== Do this ==
Count the lines in the material below that contain the word "which". Reply with the number only.

== Record excerpts ==
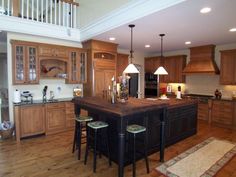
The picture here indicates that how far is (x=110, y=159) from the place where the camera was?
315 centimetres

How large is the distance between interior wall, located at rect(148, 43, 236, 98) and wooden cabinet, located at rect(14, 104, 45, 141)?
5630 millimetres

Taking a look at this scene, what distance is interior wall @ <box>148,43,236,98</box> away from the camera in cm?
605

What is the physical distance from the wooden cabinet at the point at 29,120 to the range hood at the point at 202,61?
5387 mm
* * *
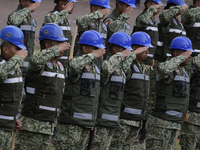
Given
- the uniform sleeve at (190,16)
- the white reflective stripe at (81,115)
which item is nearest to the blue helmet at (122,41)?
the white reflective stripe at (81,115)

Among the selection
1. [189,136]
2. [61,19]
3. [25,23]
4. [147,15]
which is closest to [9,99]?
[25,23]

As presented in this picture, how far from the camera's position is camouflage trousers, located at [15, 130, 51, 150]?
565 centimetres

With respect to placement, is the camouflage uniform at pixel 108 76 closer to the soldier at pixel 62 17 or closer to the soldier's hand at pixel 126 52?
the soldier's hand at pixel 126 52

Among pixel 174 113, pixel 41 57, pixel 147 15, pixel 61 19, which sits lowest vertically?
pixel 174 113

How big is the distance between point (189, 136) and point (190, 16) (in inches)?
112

== Result ==
3